Parenting

Are Modern Moms Just a Bunch of Whiners?

The headlines on popular parenting sites can make moms seem kind of whiny. “I Didn’t Breastfeed, And It Took Years To Get Over My Shame And Guilt”, “Everyone in My Family Is Happier When I Don’t Work—Except for Me”, and “The One Thing All Parents Need But Aren’t Getting” are just three examples from three different top parenting sites. Readers often comment (some more politely than others) that all these moms need to get a grip, calm down, and get to work being moms.

So what’s going on? Are moms just a bunch of whiners? (Cue the commenter glibly posting, “Yup!” Try not to be so predictable.) Well, the thing is, when we talk about how hard it is to be a mom (how isolating it can feel, how sure we are that we’re doing everything wrong, how much we just want a cookie, or whatever), other people tend to assume that we’re saying these things because we feel we deserve special treatment. That we’re “special snowflakes.” That, for some reason, we think that no one else on earth has ever had it as bad as we do, and pity us, please, and give us a cookie. (Actually, do give us a cookie. Thanks.)

And, yes, some moms actually are saying that. But let’s forget about them for a second (or forever, if we can) because they’re really not the majority. Most of us talk about the way we feel as moms not because we think someone needs to do something about it, but because we want all the other moms out there to know they’re not alone, and because we want to know that we’re not alone.

A mom who says, in a public forum, that she sometimes feels lonely, for example, isn’t necessarily saying that, therefore, someone should do something about that. Or even that she thinks she’s the only one who feels lonely, that she’s the loneliest loner that ever loned.

It’s more likely, in fact, that, because we’re all doing our best to act like functional human beings, she’s just trying to let other people know that they’re not the only ones feeling lonely. That, even though everyone looks functional on the outside, we’re all kind of broken and just doing our best on the inside. Which is helpful to know. Because it’s always helpful to know the truth.

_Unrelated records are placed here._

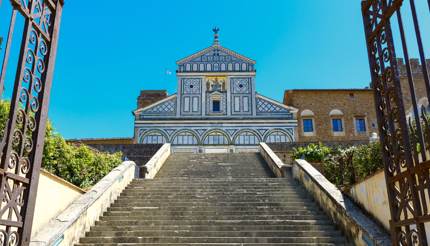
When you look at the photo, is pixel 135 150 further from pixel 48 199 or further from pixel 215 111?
pixel 48 199

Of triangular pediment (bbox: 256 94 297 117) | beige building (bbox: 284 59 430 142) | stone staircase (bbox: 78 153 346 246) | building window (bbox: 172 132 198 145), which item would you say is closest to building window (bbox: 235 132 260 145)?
triangular pediment (bbox: 256 94 297 117)

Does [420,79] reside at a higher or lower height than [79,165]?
higher

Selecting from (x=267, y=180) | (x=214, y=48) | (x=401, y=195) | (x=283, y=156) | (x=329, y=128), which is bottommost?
(x=401, y=195)

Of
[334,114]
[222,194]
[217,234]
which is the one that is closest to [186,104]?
[334,114]

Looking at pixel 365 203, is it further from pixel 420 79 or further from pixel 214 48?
pixel 420 79

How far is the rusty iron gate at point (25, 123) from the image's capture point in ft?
11.8

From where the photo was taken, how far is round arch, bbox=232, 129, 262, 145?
30.7 metres

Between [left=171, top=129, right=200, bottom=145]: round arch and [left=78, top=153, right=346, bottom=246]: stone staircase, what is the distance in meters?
19.2

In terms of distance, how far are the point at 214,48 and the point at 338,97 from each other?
1113 centimetres

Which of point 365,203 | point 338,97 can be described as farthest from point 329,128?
point 365,203

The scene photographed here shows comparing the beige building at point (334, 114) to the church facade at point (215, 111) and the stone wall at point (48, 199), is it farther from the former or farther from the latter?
the stone wall at point (48, 199)

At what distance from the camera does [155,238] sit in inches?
294

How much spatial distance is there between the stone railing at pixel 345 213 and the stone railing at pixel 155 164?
527 cm

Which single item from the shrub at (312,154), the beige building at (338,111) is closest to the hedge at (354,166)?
the shrub at (312,154)
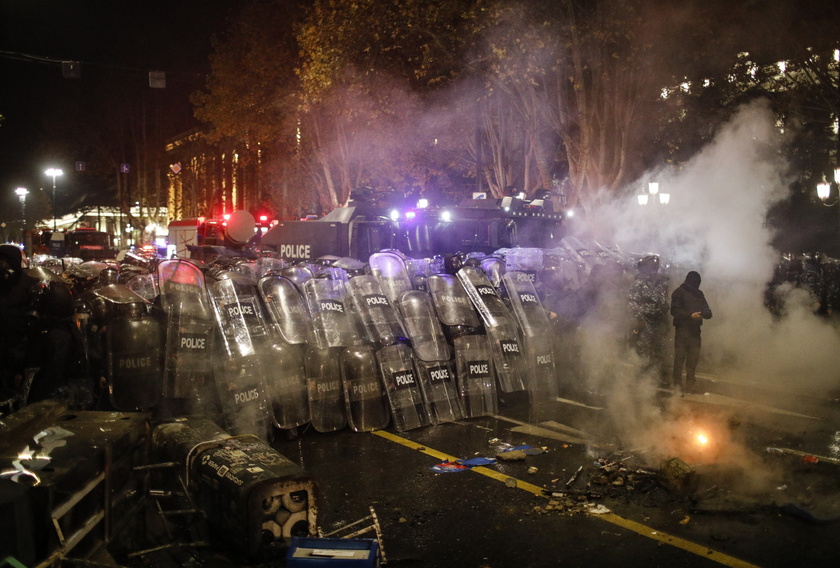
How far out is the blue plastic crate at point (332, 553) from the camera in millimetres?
3217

Talking about the way you feel isn’t necessarily the same as condoning that feeling. If, for example, a mom tells you that she feels guilty when she needs to put her toddler in time-out for breaking the rules, she isn’t saying that she’s not going to do it anyway. She’s telling you that, even though she’s being strong, and sticking to her discipline plan, and doing what’s best for her kid, she feels bad inside. And she’s telling you that because there’s a chance that you might be a mom who also feels this way, and who might feel relieved and supported to know that you’re not the only one.

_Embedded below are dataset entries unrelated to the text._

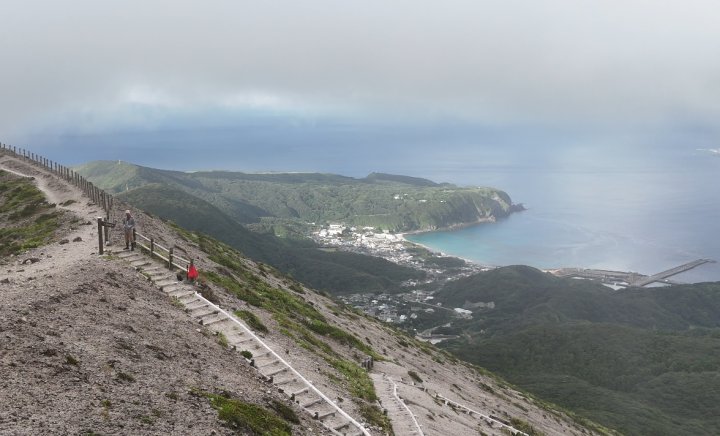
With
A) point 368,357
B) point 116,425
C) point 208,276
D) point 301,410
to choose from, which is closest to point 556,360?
point 368,357

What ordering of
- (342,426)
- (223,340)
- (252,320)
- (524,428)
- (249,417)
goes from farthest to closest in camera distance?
(524,428) → (252,320) → (223,340) → (342,426) → (249,417)

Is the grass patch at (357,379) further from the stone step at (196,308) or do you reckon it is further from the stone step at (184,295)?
the stone step at (184,295)

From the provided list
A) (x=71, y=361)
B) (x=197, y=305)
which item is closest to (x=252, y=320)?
(x=197, y=305)

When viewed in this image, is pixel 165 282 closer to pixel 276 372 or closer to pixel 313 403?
pixel 276 372

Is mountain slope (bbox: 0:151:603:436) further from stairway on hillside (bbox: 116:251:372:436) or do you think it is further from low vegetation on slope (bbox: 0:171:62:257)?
low vegetation on slope (bbox: 0:171:62:257)

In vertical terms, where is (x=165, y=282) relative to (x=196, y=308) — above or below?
above

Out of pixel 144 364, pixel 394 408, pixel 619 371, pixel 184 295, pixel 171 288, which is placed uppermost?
pixel 171 288

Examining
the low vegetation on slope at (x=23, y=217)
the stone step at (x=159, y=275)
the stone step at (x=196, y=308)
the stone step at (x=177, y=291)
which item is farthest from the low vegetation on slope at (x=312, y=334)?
the low vegetation on slope at (x=23, y=217)

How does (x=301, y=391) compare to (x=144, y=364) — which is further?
(x=301, y=391)
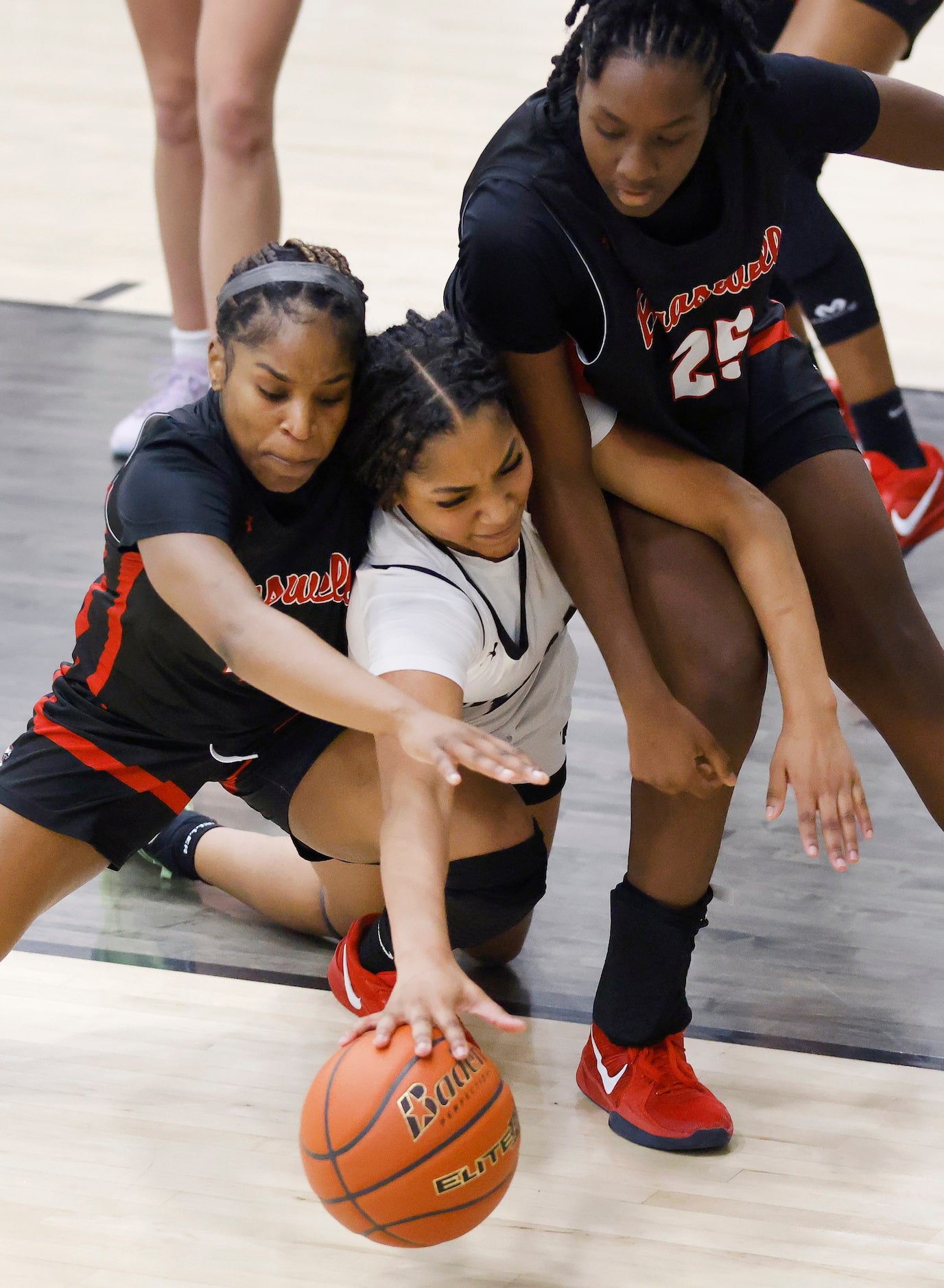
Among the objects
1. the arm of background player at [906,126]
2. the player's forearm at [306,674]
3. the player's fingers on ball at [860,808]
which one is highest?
the arm of background player at [906,126]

Listen, people aren’t special snowflakes for having feelings. People are special snowflakes for acting on their feelings, or wallowing in them. And there’s a difference. If, on the other hand, this same mom tells you that she feels guilty when she puts her toddler in time-out so she’s stopped doing it. And if she wants you to tell her she’s still a good mom and that everything will be fine, and give her a cookie. Then you’re dealing with a special snowflake. See the difference?

People are different on the inside than they are on the outside. But that’s hard to remember. It’s hard to look at the perfectly put-together mom in the playground, who’s beatifically blowing bubbles for her rapt toddler, and remember that she’s just as broken on the inside as you. As we all are. Maybe not the in the same ways, but she’s not perfect. Because no one is perfect.

So yeah, all those headlines do kind of make us sound whiny if you imagine that that’s the kind of thing we sit around saying to each other all the time. That, if you hung out with a bunch of moms on any given day, all they’d want to talk about is their guilt and their resentment, and their anxiety. But most of the time, we’re not talking about that at all.

Most of the time we’re just doing our jobs, getting stuff done, working around (and through, and past) our feelings. And if we choose, in our precious few moments of spare time, to read an article about someone else’s guilt, or fear, or shame, it’s because knowing that someone feels the same way we do helps us do our jobs better.

So, those of us who feel brave enough tell the others of us who feel afraid that we’re not alone. That it’s normal to feel guilty, and lonely, and insecure, and uncertain. Because that knowledge gives us courage. Courage to suck it up. To keep going. To do the things that feel scary and hard. To be strong. To stand firm. To be moms.